Money – depends on food and lodging but a hostel at 8 € and pilgrim's menu at 10 € is a minimum plus at least 12 € for lunch and snacks and fruit so the above estimate looks right but load a euro debit card so you don't run out of cash.
Planning is fine but flexibility is essential so you can change plans when things go wrong and up or down your estimates according to weather and terrain/profile and any personal niggles that can stop you or slow you down. Good luck anyway and Buon Camino.
I think a ball park figure of 25 to 35 euros a day is realistic. That means a mixture of donations-only alberques as well as municipal ones at mostly 5 euros a night, religious ones at say 5 to 10 euros a night and the odd hotel or private place for say 25 euros, breakfast, snack bought from a shop and a main meal (lunch or dinner) and an alcoholic pick-me-up or two. Doesn't include any parador stay though!!!
That figure is, of course, an average. You'd spend more some days and less others. However, do always donate as generously as possible to the “free” alberques because that's how they can afford to stay open. You can spend a lot more than that of course and I dare say some people spend less by, for example, buying and cooking their own food.
There will be some extras like clothes washing and drying at this late time in the year, maybe internet connection and pain killers and sterile dressings from the chemists.

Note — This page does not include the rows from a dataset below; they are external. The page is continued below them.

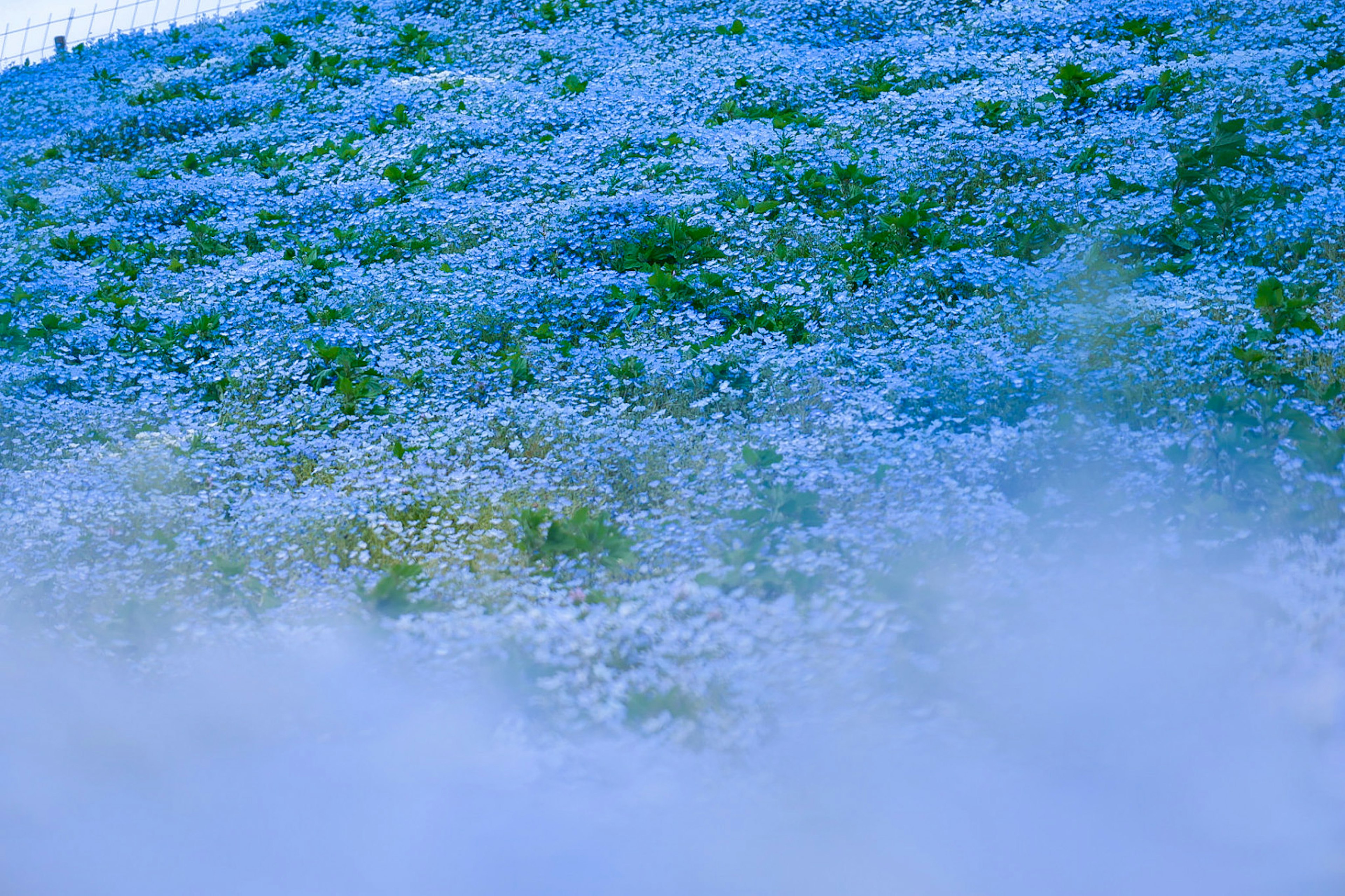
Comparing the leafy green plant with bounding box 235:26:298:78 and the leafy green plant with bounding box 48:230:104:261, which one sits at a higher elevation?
the leafy green plant with bounding box 235:26:298:78

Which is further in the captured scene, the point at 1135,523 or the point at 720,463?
the point at 720,463

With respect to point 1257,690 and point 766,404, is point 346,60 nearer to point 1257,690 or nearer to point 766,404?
point 766,404

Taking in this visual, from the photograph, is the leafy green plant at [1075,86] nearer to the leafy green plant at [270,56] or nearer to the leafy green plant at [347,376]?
the leafy green plant at [347,376]

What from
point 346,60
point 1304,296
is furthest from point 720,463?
point 346,60

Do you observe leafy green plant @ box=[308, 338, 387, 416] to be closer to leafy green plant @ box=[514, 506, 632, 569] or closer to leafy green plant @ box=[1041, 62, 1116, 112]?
leafy green plant @ box=[514, 506, 632, 569]

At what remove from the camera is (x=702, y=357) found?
6.00 meters

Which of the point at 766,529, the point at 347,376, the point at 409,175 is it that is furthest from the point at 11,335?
the point at 766,529

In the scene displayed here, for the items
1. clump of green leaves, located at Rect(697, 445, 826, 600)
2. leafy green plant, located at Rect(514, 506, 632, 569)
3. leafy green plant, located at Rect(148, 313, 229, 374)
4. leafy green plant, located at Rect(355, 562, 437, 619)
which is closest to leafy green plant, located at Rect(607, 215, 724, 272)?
clump of green leaves, located at Rect(697, 445, 826, 600)

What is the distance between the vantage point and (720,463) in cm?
496

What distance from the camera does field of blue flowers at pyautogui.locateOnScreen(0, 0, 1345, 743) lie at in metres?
4.05

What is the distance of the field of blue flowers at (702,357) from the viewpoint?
13.3ft

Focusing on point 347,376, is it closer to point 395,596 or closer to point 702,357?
point 702,357

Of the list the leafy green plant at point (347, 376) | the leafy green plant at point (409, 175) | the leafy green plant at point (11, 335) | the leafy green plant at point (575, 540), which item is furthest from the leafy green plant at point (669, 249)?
the leafy green plant at point (11, 335)

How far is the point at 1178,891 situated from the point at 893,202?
18.9 ft
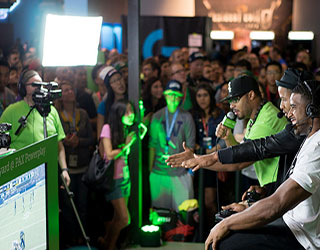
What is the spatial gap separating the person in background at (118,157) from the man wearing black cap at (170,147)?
31cm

If you are really going to enjoy it, then you are talking of round about 6 weeks to walk and at least 2 or 3 nights in Santiago to meet up with people you make friends with en route.
If your friend is starting from St Jean PP and is not planning on walking at a rate of knots, then I would say that end of October is definitely a bit late. Don't forget that the days are getting shorter, your clothes will increasingly be difficult to get dry and some of the alberques will be closed so that they might have to walk for longer stretches than ideal.
Hey, it's a BIG adventure, no need to rush it; the Camino will still be there next year and the waiting will make it all even more appealing!
Oh Colleen what an amazing journey you have traveled. So many miles and people and places.. What memories you will have….
And for all those wanting to also walk the advice you too can give will be a tremendous help I'm sure.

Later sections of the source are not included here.